EXERCISE SET:
a - According to the passage on abandoning love for any being below, why is wishing for somebody to experience suffering so harmful? Answer in one to three sentences.
b - Answer these from the passage on abandoning love for any being below, one answer per line:
(i) Whom does the passage cite as saying that rejoicing in others' suffering creates the causes for that same suffering to befall us?
(ii) According to the psychological studies the passage mentions, how many times more easily do negative opinions spread than positive ones?
(iii) What is the downfall incurred by, besides wishing for someone to experience suffering?
c - Carry on the passage on abandoning love for any being below, picking up after its last sentence.
------ DOCUMENT TEXT
Abandoning love for any being.
We incur this downfall by wishing for someone to experience suffering, or by strongly deciding never to help someone.
In daily life, we have countless instances when we wish for others to experience suffering. For example, we could be happy when our rival co-worker gets in trouble, we could be happy when our business’s competitor goes bankrupt, we could be happy when those who are critical of us gets criticized by somebody else. Basically, we generally dislike many people, and when samsara’s inevitable sufferings befall them, we become happy.
Venerable Tharchin says when we rejoice in the suffering of others, we create the causes to have that same suffering befall us. He gives the example of those rejoicing in September 11th, or those rejoicing when we bomb them back. He said, even reading the newspaper can be a dangerous pastime if we are not careful with our mind.
Why is wishing for somebody to experience suffering so bad? For the simple reason it is 100% opposite of our love, compassion and bodhichitta. It moves in the exact opposite direction. Love wishes for people to be truly happy all of the time, compassion wishes others were completely free from every trace of suffering, and bodhichitta is a mind that takes personal responsibility for fulfilling the wishes of our love and compassion. The problem is this: the tendencies in our mind are overwhelmingly negative. It is very easy to generate negative thoughts and it takes considerable effort to generate virtuous ones. Psychological studies have shown that negative opinions spread 10 times easier than positive ones. Most political campaigns are about assassinating the character of the other candidate, as opposed to laying out a positive platform for the future. Why? Because negativity works. When we allow our mind to indulge in these sorts of negative thoughts, we can say that our mind takes at least 10 steps backwards. Then, we need 10 genuinely good and virtuous thoughts just to get back where we started. We see how hard it is to generate virtue, it is foolish to set ourselves back in such a way.
------------
------ MATERIAL SHOWN
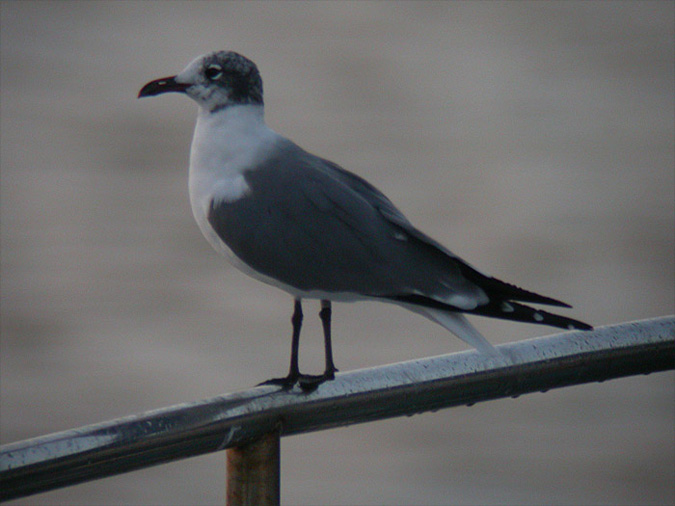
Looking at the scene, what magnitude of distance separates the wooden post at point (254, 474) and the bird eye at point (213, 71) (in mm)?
882

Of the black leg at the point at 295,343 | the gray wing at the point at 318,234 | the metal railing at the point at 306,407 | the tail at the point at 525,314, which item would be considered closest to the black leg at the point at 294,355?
the black leg at the point at 295,343

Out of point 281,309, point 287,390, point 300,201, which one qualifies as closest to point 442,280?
point 300,201

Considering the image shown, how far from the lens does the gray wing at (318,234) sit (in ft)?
6.41

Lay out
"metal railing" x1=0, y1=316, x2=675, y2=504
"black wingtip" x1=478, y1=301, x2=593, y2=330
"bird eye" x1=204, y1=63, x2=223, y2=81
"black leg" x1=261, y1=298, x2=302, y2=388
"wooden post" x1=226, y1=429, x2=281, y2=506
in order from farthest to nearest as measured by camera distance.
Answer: "bird eye" x1=204, y1=63, x2=223, y2=81
"black leg" x1=261, y1=298, x2=302, y2=388
"black wingtip" x1=478, y1=301, x2=593, y2=330
"wooden post" x1=226, y1=429, x2=281, y2=506
"metal railing" x1=0, y1=316, x2=675, y2=504

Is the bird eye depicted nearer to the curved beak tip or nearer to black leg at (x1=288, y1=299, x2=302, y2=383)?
the curved beak tip

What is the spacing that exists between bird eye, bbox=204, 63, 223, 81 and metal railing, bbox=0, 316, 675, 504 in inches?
31.6

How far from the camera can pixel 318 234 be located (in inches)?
78.9

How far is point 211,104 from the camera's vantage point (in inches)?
81.6

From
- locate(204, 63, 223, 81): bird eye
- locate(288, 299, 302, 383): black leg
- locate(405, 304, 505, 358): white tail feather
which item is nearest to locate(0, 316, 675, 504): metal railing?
locate(405, 304, 505, 358): white tail feather

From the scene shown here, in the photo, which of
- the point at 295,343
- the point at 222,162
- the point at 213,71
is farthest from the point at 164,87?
the point at 295,343

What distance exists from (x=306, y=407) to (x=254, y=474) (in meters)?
0.11

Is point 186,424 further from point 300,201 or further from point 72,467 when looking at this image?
point 300,201

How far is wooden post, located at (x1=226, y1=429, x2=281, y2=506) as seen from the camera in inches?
52.9

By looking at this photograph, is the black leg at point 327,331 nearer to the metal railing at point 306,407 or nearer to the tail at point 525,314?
the tail at point 525,314
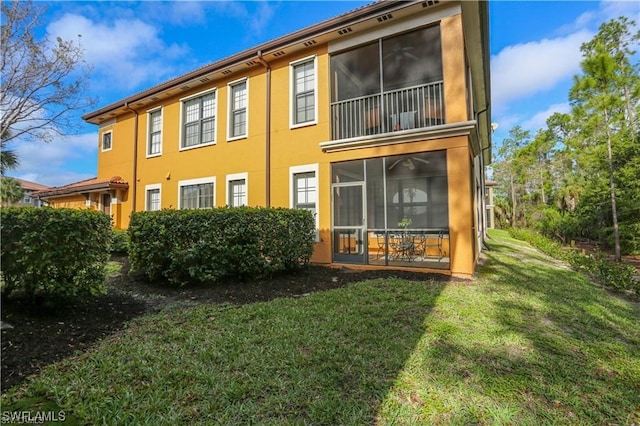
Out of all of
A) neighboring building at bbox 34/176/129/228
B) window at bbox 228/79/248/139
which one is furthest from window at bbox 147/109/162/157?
window at bbox 228/79/248/139

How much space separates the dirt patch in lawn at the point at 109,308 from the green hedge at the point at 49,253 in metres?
0.35

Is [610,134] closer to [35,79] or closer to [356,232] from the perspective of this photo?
[356,232]

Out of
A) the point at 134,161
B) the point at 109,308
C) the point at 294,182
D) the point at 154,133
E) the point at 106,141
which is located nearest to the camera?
the point at 109,308

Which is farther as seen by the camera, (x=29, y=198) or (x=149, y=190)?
(x=29, y=198)

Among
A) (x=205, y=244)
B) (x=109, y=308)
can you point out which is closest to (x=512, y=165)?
(x=205, y=244)

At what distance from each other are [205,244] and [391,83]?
8.23m

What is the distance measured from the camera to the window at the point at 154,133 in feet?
41.9

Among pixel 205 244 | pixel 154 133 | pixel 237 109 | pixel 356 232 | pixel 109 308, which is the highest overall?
pixel 237 109

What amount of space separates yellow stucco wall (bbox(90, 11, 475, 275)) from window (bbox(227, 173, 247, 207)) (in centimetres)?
18

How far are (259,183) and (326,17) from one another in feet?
17.1

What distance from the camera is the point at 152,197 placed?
1278cm

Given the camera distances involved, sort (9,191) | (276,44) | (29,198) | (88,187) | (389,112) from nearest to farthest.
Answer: (389,112) → (276,44) → (88,187) → (9,191) → (29,198)

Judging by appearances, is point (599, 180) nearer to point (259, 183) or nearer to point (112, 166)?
point (259, 183)

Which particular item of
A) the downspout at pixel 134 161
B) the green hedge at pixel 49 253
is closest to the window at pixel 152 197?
the downspout at pixel 134 161
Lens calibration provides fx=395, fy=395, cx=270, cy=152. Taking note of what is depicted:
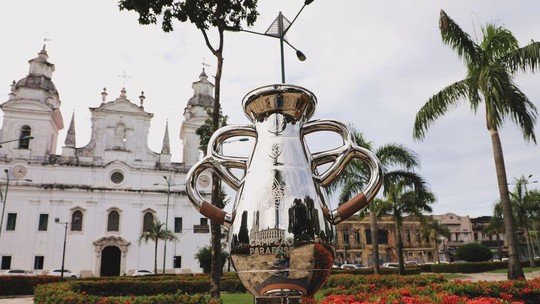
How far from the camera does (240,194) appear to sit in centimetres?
206

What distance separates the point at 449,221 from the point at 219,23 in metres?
55.1

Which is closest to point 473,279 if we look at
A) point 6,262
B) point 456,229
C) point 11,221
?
point 6,262

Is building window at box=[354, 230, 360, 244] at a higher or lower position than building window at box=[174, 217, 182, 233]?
lower

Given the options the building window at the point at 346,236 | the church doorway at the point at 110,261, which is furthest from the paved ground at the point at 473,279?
the building window at the point at 346,236

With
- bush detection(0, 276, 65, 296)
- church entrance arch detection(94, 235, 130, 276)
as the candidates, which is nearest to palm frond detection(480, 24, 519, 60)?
bush detection(0, 276, 65, 296)

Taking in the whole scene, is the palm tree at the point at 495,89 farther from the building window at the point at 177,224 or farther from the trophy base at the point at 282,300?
the building window at the point at 177,224

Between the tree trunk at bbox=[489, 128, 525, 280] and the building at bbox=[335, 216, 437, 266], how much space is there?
32592mm

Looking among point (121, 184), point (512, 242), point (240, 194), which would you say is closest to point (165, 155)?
point (121, 184)

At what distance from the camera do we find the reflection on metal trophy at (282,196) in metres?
1.83

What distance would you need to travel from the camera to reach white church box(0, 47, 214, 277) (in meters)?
29.4

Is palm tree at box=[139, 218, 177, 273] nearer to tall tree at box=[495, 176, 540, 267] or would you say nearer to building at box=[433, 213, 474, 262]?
tall tree at box=[495, 176, 540, 267]

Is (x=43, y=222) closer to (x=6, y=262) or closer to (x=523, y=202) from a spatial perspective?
(x=6, y=262)

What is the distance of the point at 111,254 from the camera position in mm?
30656

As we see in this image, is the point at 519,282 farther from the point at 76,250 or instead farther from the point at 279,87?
the point at 76,250
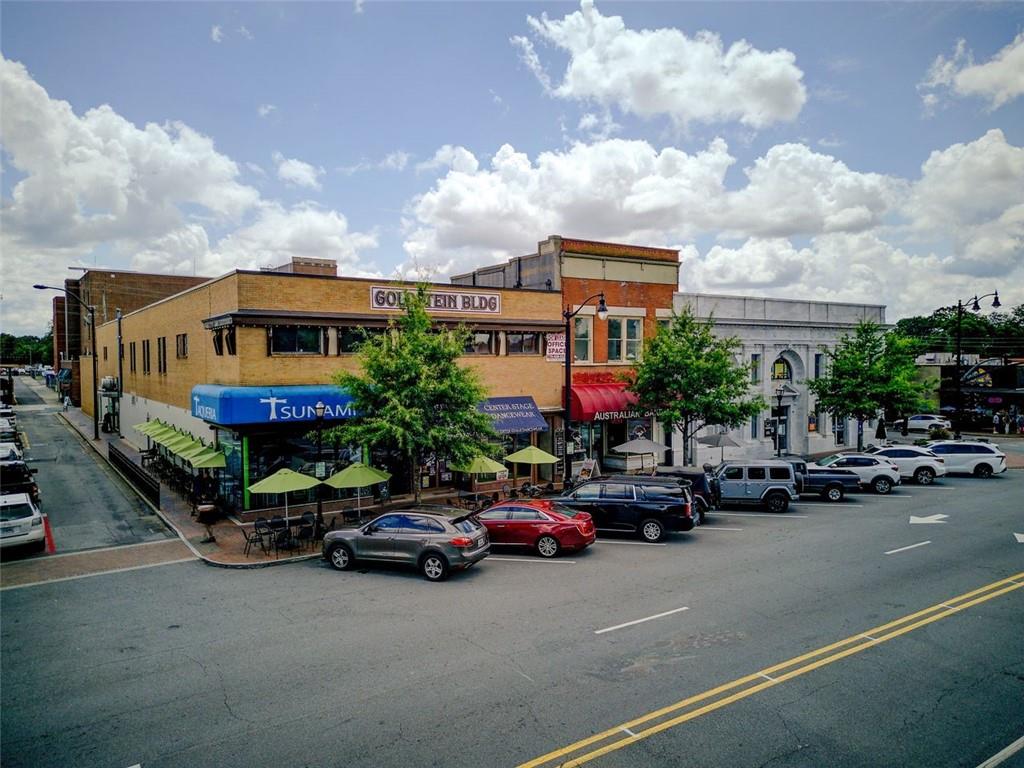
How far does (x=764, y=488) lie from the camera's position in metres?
24.3

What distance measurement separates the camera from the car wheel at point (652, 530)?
19.4 m

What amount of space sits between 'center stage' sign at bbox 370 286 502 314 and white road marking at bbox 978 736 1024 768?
61.7ft

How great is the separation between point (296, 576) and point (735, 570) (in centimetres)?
1076

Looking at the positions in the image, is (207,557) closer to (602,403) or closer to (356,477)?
(356,477)

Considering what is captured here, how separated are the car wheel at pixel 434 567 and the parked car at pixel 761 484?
13473 mm

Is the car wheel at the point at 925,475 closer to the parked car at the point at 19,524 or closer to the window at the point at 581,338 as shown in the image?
the window at the point at 581,338

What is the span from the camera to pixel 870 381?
3525 centimetres

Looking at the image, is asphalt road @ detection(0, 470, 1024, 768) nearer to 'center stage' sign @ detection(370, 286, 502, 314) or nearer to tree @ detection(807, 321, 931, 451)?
'center stage' sign @ detection(370, 286, 502, 314)

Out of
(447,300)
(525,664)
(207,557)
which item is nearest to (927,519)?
(525,664)

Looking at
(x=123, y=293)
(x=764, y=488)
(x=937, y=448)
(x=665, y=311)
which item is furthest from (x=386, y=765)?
(x=123, y=293)

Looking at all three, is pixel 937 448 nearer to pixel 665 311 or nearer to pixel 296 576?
pixel 665 311

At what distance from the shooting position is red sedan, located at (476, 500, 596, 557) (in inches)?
691

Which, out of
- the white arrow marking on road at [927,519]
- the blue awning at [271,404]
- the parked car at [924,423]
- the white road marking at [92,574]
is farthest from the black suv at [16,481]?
the parked car at [924,423]

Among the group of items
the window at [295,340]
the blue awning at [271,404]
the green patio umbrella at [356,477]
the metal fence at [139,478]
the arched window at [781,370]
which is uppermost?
the window at [295,340]
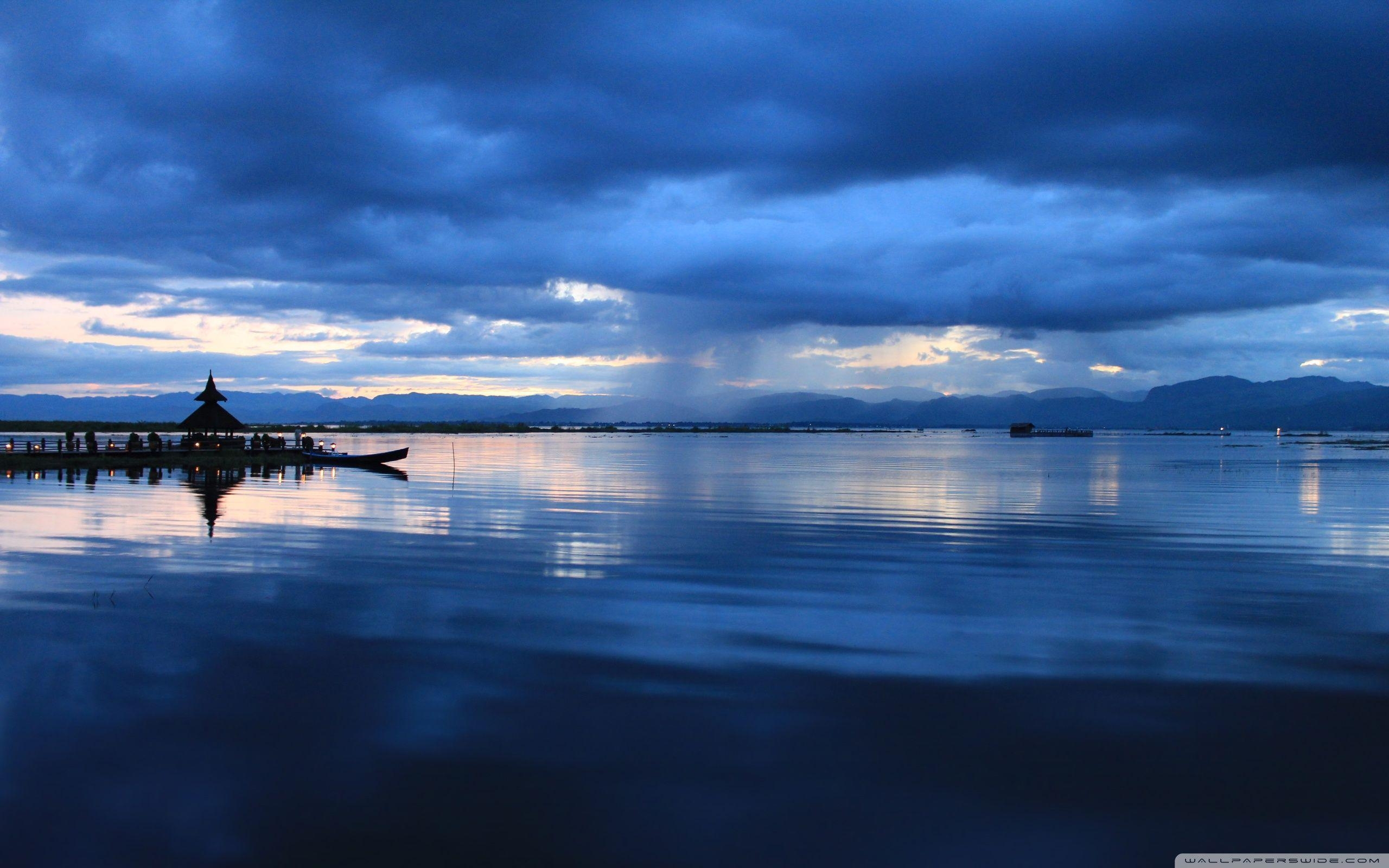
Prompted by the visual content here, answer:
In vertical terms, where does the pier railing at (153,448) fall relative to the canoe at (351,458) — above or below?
above

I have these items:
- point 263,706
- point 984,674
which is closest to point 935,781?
point 984,674

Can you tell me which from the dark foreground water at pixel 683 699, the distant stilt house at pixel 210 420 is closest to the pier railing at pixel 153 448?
the distant stilt house at pixel 210 420

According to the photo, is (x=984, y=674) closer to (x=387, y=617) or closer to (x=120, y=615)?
(x=387, y=617)

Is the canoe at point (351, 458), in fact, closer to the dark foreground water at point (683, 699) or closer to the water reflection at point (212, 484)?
the water reflection at point (212, 484)

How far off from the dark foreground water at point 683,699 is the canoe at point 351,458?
38.9 meters

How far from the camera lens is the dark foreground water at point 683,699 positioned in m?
7.31

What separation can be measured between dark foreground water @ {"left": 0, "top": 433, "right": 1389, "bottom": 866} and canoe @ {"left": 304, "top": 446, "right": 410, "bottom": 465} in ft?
128

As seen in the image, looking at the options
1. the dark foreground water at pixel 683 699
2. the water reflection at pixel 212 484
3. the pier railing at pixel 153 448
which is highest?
the pier railing at pixel 153 448

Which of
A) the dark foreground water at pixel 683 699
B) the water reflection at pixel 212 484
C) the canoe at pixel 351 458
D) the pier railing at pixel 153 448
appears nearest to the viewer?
the dark foreground water at pixel 683 699

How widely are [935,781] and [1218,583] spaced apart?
1267 cm

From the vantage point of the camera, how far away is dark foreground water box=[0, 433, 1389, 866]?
24.0ft

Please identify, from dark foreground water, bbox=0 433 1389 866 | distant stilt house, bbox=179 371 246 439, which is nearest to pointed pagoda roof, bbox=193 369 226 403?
distant stilt house, bbox=179 371 246 439

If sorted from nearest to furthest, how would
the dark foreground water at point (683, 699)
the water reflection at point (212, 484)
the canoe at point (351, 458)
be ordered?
the dark foreground water at point (683, 699), the water reflection at point (212, 484), the canoe at point (351, 458)

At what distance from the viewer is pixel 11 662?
11625 millimetres
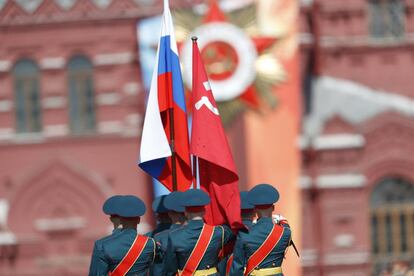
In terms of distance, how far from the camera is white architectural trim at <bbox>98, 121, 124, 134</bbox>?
84.2ft

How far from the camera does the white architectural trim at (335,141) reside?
80.1ft

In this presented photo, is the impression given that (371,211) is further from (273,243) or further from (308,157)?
(273,243)

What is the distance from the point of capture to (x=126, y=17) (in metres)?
25.7

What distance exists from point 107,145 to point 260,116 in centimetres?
348

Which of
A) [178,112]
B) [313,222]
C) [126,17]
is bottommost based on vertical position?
[313,222]

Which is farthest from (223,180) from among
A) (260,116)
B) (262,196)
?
(260,116)

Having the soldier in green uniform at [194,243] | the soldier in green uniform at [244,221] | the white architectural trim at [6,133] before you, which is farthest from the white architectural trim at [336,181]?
the soldier in green uniform at [194,243]

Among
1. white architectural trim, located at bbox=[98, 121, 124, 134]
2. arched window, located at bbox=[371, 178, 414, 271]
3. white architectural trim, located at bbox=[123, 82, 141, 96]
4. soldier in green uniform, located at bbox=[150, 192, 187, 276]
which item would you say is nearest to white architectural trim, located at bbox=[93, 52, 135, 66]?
white architectural trim, located at bbox=[123, 82, 141, 96]

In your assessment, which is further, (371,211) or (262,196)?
(371,211)

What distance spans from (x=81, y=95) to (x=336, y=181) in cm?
582

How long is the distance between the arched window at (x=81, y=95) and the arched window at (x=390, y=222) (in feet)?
20.7

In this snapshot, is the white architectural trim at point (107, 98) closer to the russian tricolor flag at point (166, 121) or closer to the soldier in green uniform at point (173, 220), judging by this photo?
the russian tricolor flag at point (166, 121)

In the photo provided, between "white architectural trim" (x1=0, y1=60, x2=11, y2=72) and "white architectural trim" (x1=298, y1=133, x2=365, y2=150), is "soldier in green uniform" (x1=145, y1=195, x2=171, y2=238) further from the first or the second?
"white architectural trim" (x1=0, y1=60, x2=11, y2=72)

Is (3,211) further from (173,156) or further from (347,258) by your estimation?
(173,156)
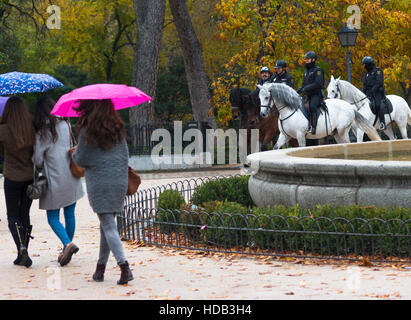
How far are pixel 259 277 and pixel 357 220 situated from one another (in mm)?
1538

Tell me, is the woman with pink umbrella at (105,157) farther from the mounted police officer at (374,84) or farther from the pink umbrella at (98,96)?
the mounted police officer at (374,84)

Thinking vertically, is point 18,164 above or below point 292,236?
above

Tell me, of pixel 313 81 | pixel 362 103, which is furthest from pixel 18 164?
pixel 362 103

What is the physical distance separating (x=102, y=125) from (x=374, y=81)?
14.0 metres

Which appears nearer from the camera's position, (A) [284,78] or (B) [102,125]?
(B) [102,125]

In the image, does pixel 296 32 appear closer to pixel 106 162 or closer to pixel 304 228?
pixel 304 228

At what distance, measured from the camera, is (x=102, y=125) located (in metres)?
7.90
------------
LIST OF ANSWERS:
a - It is completely opposed to love, compassion and bodhichitta and moves in the exact opposite direction. Love wishes for people to be truly happy all the time, and compassion wishes them free from every trace of suffering. Bodhichitta takes personal responsibility for fulfilling those wishes.

b -
(i) Venerable Tharchin
(ii) 10 times
(iii) Strongly deciding never to help someone

c -
This vow also advises us to never decide to not help somebody else. If we are to attain enlightenment, our love and compassion need to be universal, encompassing all living beings without exception. Every living being was once our kind mother. Every living being shares the same wish as we do to be happy all of the time. Every living being suffers from samsara, just like us. There is no valid basis for treating any of them differently. Ultimately, every living being is a wave on the ocean of our mind, part of us, and we are part of them. We are all cells in the body of all living beings. Understanding this, to not help somebody else is to not help part of ourself.
Life is so much simpler when we just decide we will help everyone in every way we can. Why hold back? Why help some and not others? No need to calculate, no need to manipulate, no need for a quid pro quo, we just help unconditionally.
But we of course need to use our wisdom. Sometimes the best way we can help somebody else is to not help them, but instead to let them do it on their own. This is the helping of not helping, but it is still helping the other person.
In particular, we should make a concerted effort to love and help those who harm us. It is easy to help those who are kind to us, but if we really want to move our mind we need to actively try help those who harm us. If somebody criticizes us, repay them with a compliment. If somebody harms us, help them. Geshe-la says love is the nuclear bomb that destroys all enemies. It does so both conventionally and ultimately. Conventionally, when we consistently love people no matter what they do to us, we eventually win them over and they no longer view us as their enemy. Ultimately, somebody is only an enemy if we impute “enemy” upon them, but when we love them they become an “object of love,” not an enemy.
In short, wish others only the best.